━━━━━ SOURCE DATA ━━━━━
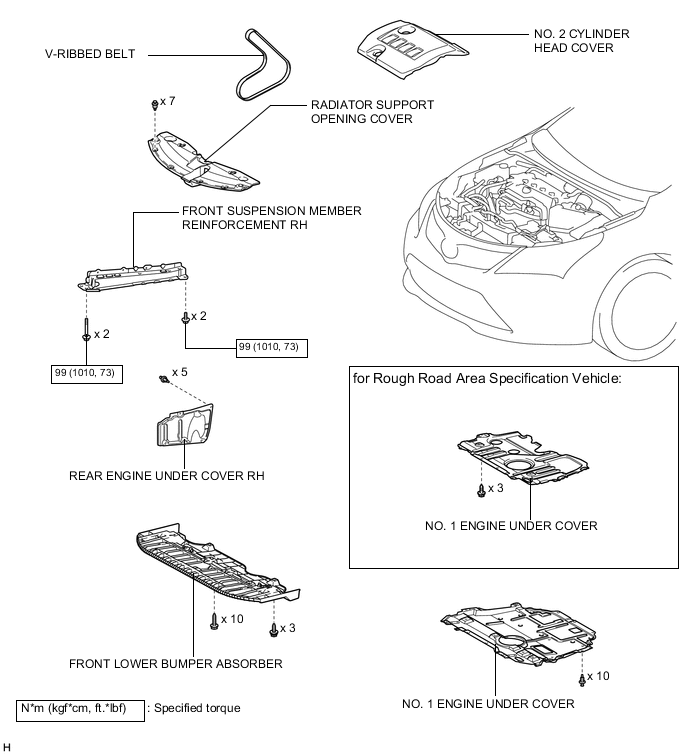 V-RIBBED BELT

NO. 2 CYLINDER HEAD COVER

x 7

RADIATOR SUPPORT OPENING COVER

FRONT SUSPENSION MEMBER REINFORCEMENT RH

x 2

x 2

99 (1010, 73)

99 (1010, 73)

x 5

REAR ENGINE UNDER COVER RH

for Rough Road Area Specification Vehicle:

x 3

NO. 1 ENGINE UNDER COVER

x 10

x 3

FRONT LOWER BUMPER ABSORBER

x 10

NO. 1 ENGINE UNDER COVER

N*m (kgf*cm, ft.*lbf) : Specified torque

H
━━━━━
• [WORK INSTRUCTIONS]: For each line in the records that holds "FRONT", show that line as it stands.

• [OUTPUT FOR THIS TASK]:
FRONT SUSPENSION MEMBER REINFORCEMENT RH
FRONT LOWER BUMPER ABSORBER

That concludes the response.